The fall of Lucifer was a popular topic in medieval literature and art, as both this 14th century painting by an artist now known only as the Master of the Rebel Angels and this excerpt from Geoffrey Chaucer’s The Canterbury Tales, written in the last decades of the 14th century, attest. Chaucer’s lilting original from “The Monk’s Tale” appears on top; J.U. Nicholson’s modernized version, from Great Books of the Western World (ed.

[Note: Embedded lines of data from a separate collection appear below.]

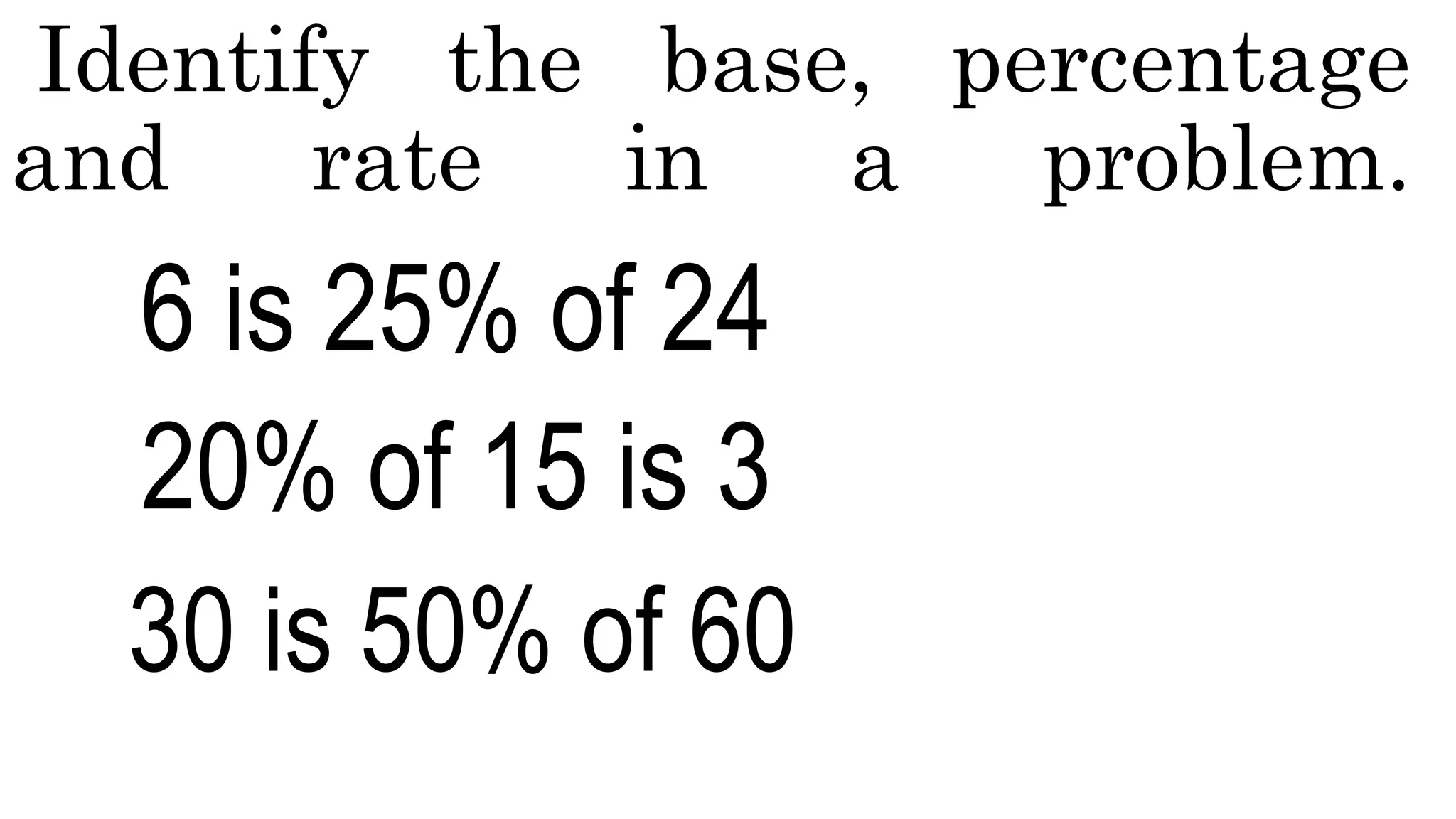 Identify the base, percentage
and rate in a problem.
6 is 25% of 24
20% of 15 is 3
30 is 50% of 60
 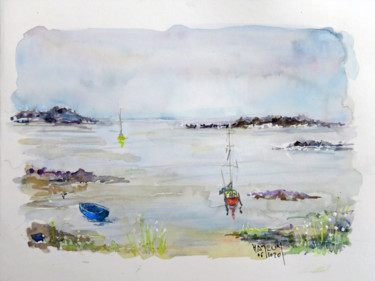 Peinture intitulée "La plagedu Ster (ca…" par Michel Hamelin, Œuvre d'art originale, Aquarelle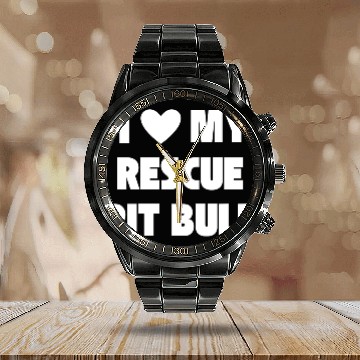 Discover I Love My Rescue Pit Bull | Pitbull Advocacy Calendar Steel Band Watch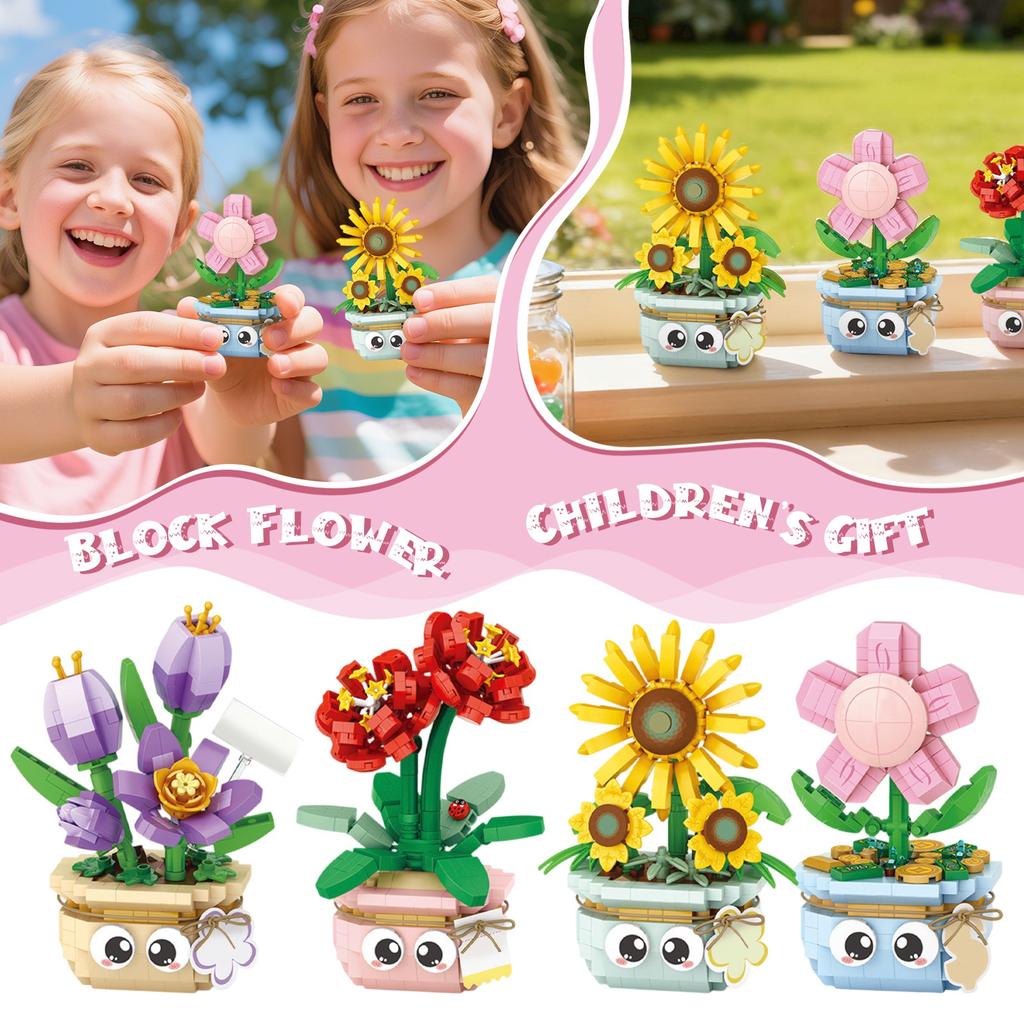 Diy Hand-assembled Flower Buildingblocks With Small Pieces, Everlasting Hand-held Flower Toys
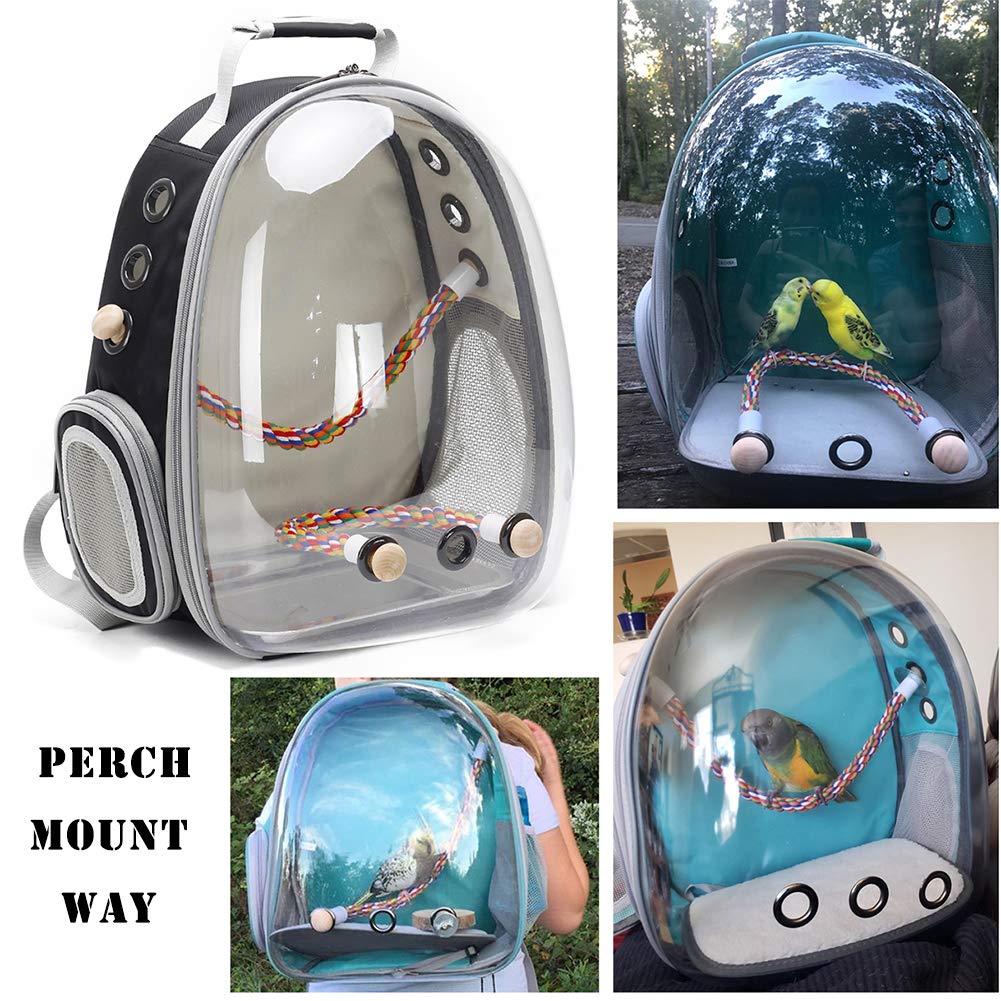 Bird Traval Carrier Cage, Clear Space Capsule Astronaut Backpack to Carry Parakeet Cockatiel Parrot with Metal Tray Bird Feeder Wood Perch, Vet Transport Bag
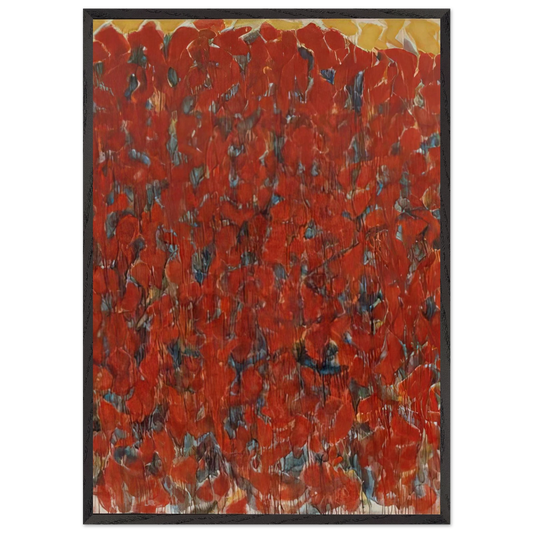 Big Red - Sam Francis 70x100 cm / 28x40 inches Framed Art Print – Black Wooden Frame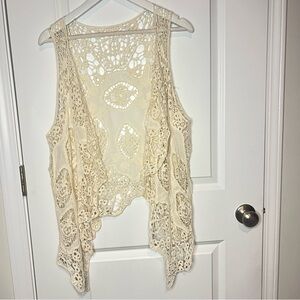 Open Stitch Cardigan Boho Festival Butterfly Crochet Vest One Sz Y2K Goblincore
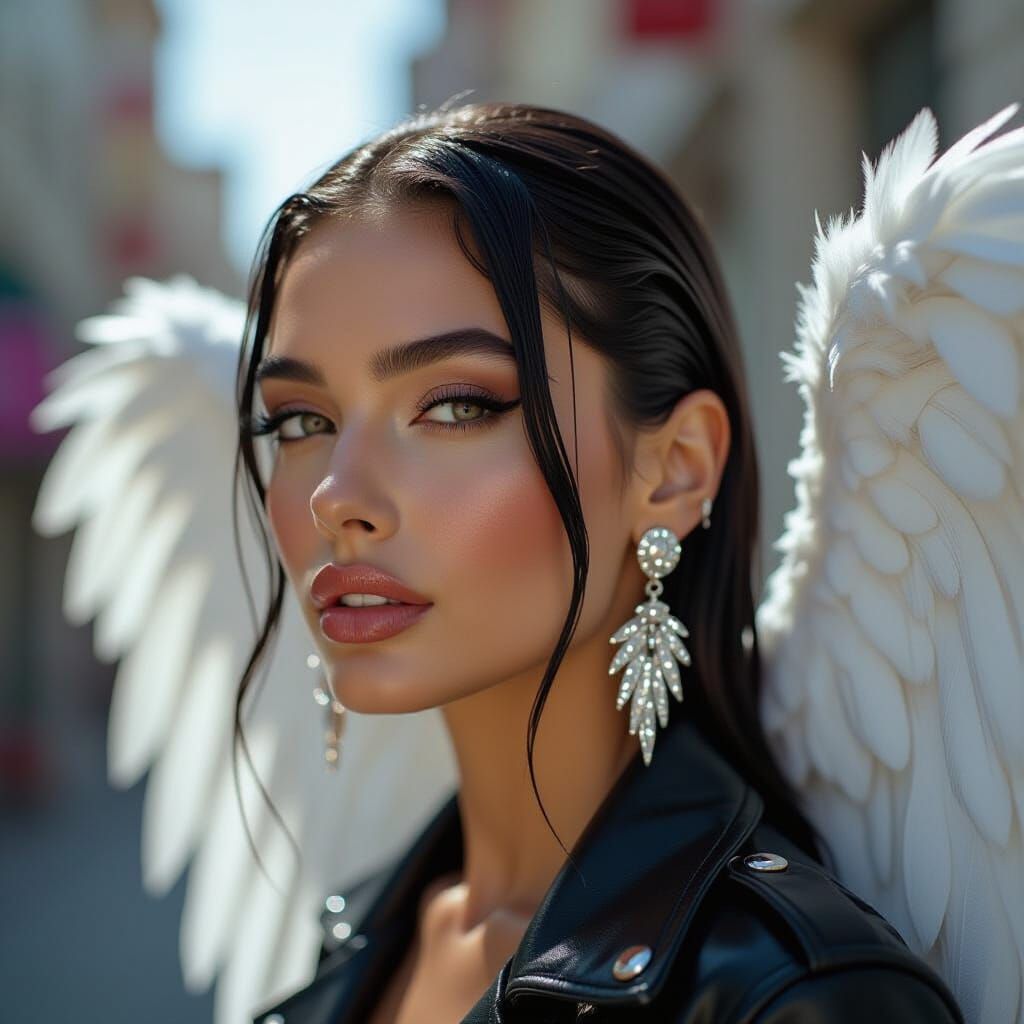 Young Woman with Wings in Grainy Analog Film Style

Robert Maynard Hutchins [Chicago: Univ. of Chicago Press, 1952]), appears beneath.

Original Version

At Lucifer, though he an angel were,
And nat a man, at him I wol biginne;
For, thogh fortune may non angel dere,
From heigh degree yet fel he for his sinne
Doun in-to helle, wher he yet is inne.
O Lucifer! Brightest of angels alle,
Now artow Sathanas, that maist nat twinne
Out of miserie, in which that thou art falle.

Modern Version

With Lucifer, though he was angel fair
And not a man, with him will I begin;
For though Fortune may not an angel dare,
From high degree yet fell he for his sin
Down into Hell, and he lies yet therein.
O Lucifer, brightest of angels all,
Now art thou Satan, and thou may’st not win
From misery wherein thou far did’st fall!